Por Nelson José de Camargo*
O ano de 20110 começou com uma série de revoltas nos países árabes do norte da África. Os protestos populares já causaram a renúncia dos ditadores da Tunísia e do Marrocos. Na Líbia, o ditador Muamar Khadafi tenta resistir no poder.
Qual a causa desses fenômenos? Seria a luta dos povos árabes por liberdade e democracia? Mas o que é democracia? Trata-se do modelo de democracia representativa predominante no mundo ocidental?
A chamada democracia ocidental burguesa não seria mais que um instrumento de dominação das massas, um sistema político destinado a impor os valores da classe dominante, a burguesia, sobre a população. Essa era a constatação dos marxistas. A liberdade estaria em substituir o modelo representativo burguês pala “ditadura do proletariado”, estado intermediário para a “sociedade sem classes” estágio ao qual a sociedade estaria inexoravelmente destinada segundo o “materialismo histórico”.
O que se observou, porém, é que os regimes marxistas tornaram-se ditaduras controladas pela burocracia do “partido”. Alguns desses regimes podem ser citados entre os mais cruéis e autoritários que o mundo já viu, como o de Pol Pot no Camboja, ou mesmo a ditadura stalinista na ex-União Soviética.
Se o marxismo fracassou em sua tentativa de libertar a humanidade da exploração das classes dominantes, o que podemos realmente chamar de “democracia” no mundo atual? O capitalismo do pós-guerra, marcado sobretudo pela ingerência do Estado, não representa afinal um bloqueio às possibilidades de emancipação? Esse capitalismo, e particularmente o capitalismo de Estado (predominante sobretudo na China a nova potência mundial), bloqueia estruturalmente qualquer possibilidade de superação vitoriosa da injustiça vigente e paralisa, portanto, a ação genuinamente transformadora, como dizem Horkheimer e Adorno da Dialektik der Aufklärung.
Se a democracia burguesa é somente uma forma de dominação, por que lutam os povos árabes? Querem sair de uma dominação para outra? É bom lembrar que a democracia representativa ocidental já era criticada por Rousseau no Contrato social: “O povo inglês pensa ser livre e engana-se. Não o é senão durante a eleição dos membros do Parlamento”. E afinal, seria a democracia, “a pior forma de governo, com exceção de todas as demais”, nas palavras irônicas de Churchill, compatível com o mundo árabe, onde predomina a cultura islâmica?
É preciso relembrar aqui que quando a “civilizada” Europa estava mergulhada nas travas da Idade Média, foram os árabes que preservaram a cultura e a filosofia gregas.

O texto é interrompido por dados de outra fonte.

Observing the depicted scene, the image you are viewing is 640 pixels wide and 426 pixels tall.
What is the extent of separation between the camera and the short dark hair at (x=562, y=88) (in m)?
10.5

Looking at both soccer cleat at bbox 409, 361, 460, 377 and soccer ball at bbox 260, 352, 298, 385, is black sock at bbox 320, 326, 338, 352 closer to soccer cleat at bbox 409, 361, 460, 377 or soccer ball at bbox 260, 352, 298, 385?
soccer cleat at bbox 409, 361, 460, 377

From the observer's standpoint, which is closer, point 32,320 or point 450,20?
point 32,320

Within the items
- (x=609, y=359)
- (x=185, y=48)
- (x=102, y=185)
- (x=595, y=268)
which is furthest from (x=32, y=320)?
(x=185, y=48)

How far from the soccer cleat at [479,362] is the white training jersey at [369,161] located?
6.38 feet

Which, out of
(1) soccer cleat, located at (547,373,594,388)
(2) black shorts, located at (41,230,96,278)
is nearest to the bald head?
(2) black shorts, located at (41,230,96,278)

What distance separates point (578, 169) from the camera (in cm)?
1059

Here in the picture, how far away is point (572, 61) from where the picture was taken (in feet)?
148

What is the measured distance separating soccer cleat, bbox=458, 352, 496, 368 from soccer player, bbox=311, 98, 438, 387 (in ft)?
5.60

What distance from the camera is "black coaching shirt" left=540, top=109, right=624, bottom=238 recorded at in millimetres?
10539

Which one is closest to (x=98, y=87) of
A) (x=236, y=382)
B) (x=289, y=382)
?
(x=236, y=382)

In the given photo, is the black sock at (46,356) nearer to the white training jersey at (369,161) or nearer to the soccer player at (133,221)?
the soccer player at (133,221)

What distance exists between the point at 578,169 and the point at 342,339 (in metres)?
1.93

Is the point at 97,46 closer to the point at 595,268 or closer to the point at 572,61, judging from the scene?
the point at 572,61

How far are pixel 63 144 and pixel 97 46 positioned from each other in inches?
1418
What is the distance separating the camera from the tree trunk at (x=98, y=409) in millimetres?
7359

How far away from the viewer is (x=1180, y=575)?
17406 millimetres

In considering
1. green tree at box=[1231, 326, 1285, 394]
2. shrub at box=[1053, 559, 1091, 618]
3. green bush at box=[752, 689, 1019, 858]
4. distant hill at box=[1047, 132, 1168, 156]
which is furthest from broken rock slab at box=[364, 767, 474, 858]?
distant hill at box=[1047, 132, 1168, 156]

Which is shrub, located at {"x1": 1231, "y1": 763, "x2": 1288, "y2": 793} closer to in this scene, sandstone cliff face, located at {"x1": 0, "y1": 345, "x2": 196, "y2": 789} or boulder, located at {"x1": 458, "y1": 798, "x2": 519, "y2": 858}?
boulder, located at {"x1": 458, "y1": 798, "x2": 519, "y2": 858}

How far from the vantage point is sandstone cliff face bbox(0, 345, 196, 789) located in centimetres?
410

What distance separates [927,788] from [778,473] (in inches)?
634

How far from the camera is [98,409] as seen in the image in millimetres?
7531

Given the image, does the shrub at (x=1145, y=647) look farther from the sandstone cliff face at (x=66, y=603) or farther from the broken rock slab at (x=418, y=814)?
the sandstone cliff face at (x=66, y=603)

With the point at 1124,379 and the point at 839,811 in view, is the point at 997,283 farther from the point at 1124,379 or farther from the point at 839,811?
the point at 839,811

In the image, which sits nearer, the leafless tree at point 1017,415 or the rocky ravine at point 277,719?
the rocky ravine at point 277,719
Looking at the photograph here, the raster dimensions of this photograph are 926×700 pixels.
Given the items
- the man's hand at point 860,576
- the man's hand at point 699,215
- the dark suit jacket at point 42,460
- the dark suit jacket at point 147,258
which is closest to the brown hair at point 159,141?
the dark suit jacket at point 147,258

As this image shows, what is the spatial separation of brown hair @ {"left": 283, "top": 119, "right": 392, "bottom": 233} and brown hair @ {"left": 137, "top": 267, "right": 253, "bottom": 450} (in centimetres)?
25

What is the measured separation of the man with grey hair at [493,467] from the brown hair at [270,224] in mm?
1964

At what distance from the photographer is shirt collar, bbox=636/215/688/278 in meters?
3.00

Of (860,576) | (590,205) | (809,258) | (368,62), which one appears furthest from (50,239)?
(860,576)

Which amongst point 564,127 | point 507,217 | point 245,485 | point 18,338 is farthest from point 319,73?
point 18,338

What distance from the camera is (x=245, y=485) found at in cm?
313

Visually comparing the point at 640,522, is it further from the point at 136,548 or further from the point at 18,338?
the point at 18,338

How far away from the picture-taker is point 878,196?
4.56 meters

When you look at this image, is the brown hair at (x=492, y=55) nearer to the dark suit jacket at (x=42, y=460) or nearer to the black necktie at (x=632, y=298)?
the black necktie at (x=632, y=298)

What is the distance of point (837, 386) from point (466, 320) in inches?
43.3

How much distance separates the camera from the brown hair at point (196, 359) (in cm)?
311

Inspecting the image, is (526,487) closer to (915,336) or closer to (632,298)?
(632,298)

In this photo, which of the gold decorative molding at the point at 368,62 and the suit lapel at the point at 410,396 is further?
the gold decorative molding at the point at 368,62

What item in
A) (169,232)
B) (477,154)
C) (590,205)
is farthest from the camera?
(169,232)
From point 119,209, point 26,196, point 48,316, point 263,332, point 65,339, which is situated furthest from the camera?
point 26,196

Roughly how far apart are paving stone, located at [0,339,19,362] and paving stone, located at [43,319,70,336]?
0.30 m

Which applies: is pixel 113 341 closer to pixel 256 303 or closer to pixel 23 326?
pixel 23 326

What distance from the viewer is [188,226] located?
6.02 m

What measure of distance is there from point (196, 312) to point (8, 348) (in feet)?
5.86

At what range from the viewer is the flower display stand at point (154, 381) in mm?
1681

Os mais importantes pensadores, cientistas e sábios do período medieval foram muçulmanos.
O que ocorre, na verdade, é que o islã ainda não conheceu sua “revolução francesa”, no sentido de se construir um Estado laico, que respeita as liberdades de filiação religiosa, pensamento e opinião. No entanto, esses valores libertários são agora facilmente divulgados pelas modernas mídias, particularmente as redes sociais da internet, e penetram até mesmo nos regimes mais repressivos.
Dizem muitos analistas que a revolta popular nos países árabes foi estimulada pelo acesso aos valores sociais do ocidente, que são divulgados por essas mídias. Isso significa, então, que a indústria cultural vai impor seus valores também no Islã?
Não necessariamente. É preciso lembrar que os países árabes têm valores culturais e morais seculares, bastante diversos dos vigentes no mundo ocidental. Mas o fenômeno das redes sociais não pode ser ignorado. Se por um lado favorece a imposição de certos valores, por outro lado dificulta a sobrevivência de regimes repressivos.
Se os povos árabes querem ou não a democracia representativa burguesa é uma questão discutível. Mas o que está fora de questão é que a humanidade precisa repensar seus valores de liberdade e democracia, e isso certamente ocorrerá ao longo dos próximos anos, independentemente de valores impostos por governos, culturas, religiões ou ideologias.
*Nelson José de Camargo é Bacharel em Filosofia
3 comentários:
Nelson, parabéns pelo artigo!
Você trouxe alguns filósofos para a discussão e, ficou muito bom.
Realmento o fenômeno "Internet" está "transformando" o mundo.
Estamos apenas no começo. Esses são os primeiros capítulos... Aguardemos, então, as próximas quedas.
Abraço.
Hailton
Nelson, ótima observação!
Eu ainda não vi nenhuma analista cientista político ou filósofo na mídia abordar por este lado.
Parabéns.
Efraim
Efraim,
E você? estamos aguardando seu texto para o blog!